▶ _Provided passage_
- - - - - - -

I went to Tesco and filled my basket with things that made sure I was given a wide berth at the self checkout. Soup, Panadol Extra, orange juice, Lemsip, cough syrup, lemons, ten mini rolls for the price of six, that sort of thing. I got home. Bathed myself. Drank a Lemsip. My head started to pound. Oh God, I thought, I had forgotten about being ill. My nose was running onto my vintage cable knit, and the snot mixed in with tears when I realised I was so ill that I couldn't even hear what Heather was saying on Eastenders. Who can help me, I wondered, when my wondrous housemate Poppie is at work and nobody else in the world loves me?

Suddenly, I knew the answer. My MUM. Mum can always help! Ring mum. Definitely ring mum and she will make everything better, silly! I scrabbled around for my phone and, with tears streaming down my face, I rang her.



'Calm down, Ellie. Stop being so melodramatic. You sound like a Jane Austen character.'

'But Mum. I'm not trying to be all Mrs Bennett on you, it's just I'm seriously ill. I honestly might be dying. The Lemsip isn't working, Mum. The Lemsip isn't working.'

'Right well, take a Panadol Extra. I trust you have Panadol Extras?'

'I have a plethora of Panadol Extras. Do they... will they... cure me?'

'No. And don't take them with the Lemsip, you might overdose on paracetamol and that really would be quite bad. Something about internal bleeding. And just remember. If you're anything like your friend George, in a couple of years, you might feel this terrible and have a baby to look after at the same time. So, you know. It could be harder.'

I wailed a monstrous wail and threw my phone across the room. WHY WAS NO ONE FEELING SORRY FOR ME? It's Christmas, a time of goodwill and joy to all mankind, and here I am, lying on the sofa, with a head like an overstuffed turkey, unable to understand why Jane is now mysteriously shagging Masood, who is a good four inches shorter than her. What could be more frustrating than feeling this ill and this unloved and this un-up-to-date with Eastenders?

I went to bed.

It's funny, isn't it, how you can be just great all day - well, as great as you can be when crying on the phone to your mother/ manager/ the receptionist at your local GP - and then suddenly, you get into bed, and you are wracked with the kind of coughs that Elizabeth Siddal probably experienced when dying of tuberculosis after six weeks pretending to be Ophelia in Millais' bath. This was my story last night. I coughed so hard that I didn't hear Poppie get back from work. I poured cough syrup down my throat, and all over my bedsheets, to no avail. Sticky and despondent, I cried and coughed some more. Poppie, the one Schrimpathetic person in my life, came into my room at 3am with a Lemsip, a bottle of water and a glass of milk. She also lovingly explained, over my hacking and wailing, that the lemsip would soothe, the water would hydrate, and the milk would lubricate. More tears welled up in my eyes. I dutifully drank all of the potions, and then vomited profusely.

- - - - - - -

▶ _What to do_
A: From the passage about falling ill, list every item the narrator put in the basket at Tesco.
B: Count the lines of the records that contain the string "seen", and give only the number.
The records below have no connection to the passage.

- - - - - - -

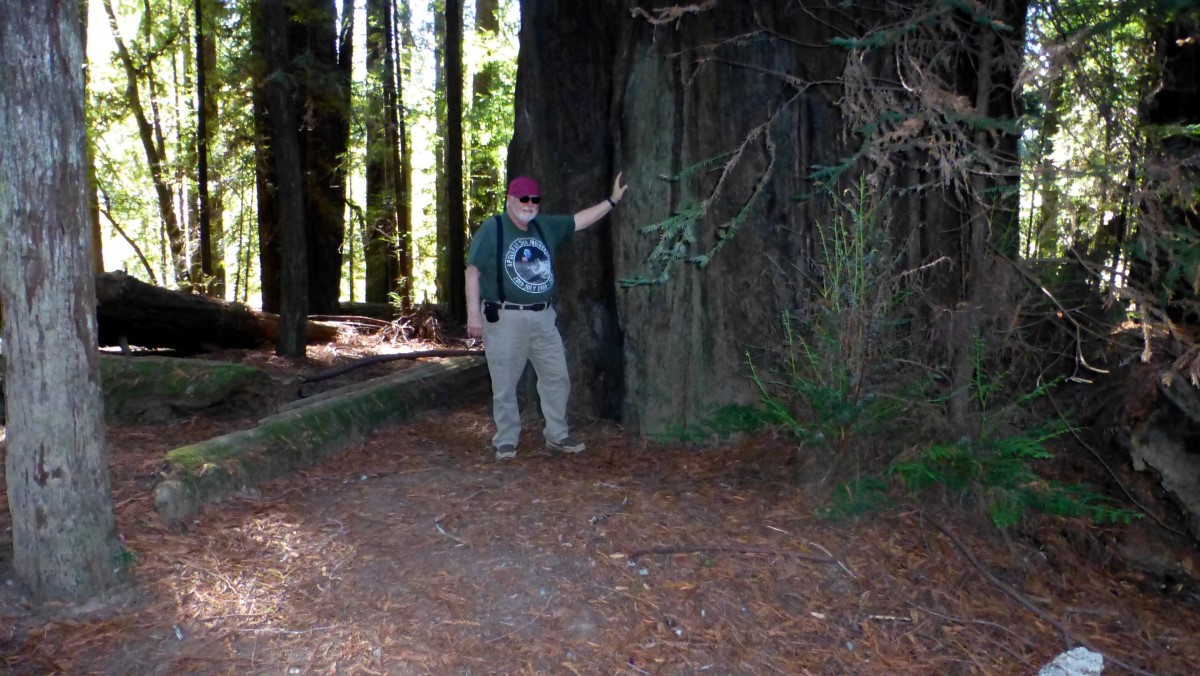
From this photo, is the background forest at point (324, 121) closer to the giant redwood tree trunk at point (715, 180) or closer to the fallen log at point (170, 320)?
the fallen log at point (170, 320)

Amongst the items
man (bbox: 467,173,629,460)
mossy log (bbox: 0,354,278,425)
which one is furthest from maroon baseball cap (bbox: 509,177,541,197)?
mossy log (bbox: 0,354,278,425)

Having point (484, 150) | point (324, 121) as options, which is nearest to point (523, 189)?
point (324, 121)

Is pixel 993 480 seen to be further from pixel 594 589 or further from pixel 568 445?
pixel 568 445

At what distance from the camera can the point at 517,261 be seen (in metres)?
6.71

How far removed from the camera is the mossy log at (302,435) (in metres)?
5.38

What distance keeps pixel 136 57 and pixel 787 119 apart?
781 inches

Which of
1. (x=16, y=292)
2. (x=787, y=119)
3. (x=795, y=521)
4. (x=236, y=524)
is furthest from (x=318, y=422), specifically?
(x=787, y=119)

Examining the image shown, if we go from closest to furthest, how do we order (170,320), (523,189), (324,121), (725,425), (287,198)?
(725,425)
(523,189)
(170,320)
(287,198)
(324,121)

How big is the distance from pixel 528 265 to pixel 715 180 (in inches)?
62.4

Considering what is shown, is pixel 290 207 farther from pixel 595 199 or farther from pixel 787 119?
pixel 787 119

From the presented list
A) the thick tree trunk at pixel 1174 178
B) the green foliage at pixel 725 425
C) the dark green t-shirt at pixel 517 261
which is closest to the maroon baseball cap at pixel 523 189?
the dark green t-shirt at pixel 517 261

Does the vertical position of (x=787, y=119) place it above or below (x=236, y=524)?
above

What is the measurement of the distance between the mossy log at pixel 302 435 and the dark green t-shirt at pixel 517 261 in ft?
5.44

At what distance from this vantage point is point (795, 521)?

- - - - - - -

▶ _Task-by-task outputs_
A:
- Soup
- Panadol Extra
- Orange juice
- Lemsip
- Cough syrup
- Lemons
- Ten mini rolls for the price of six

B: 2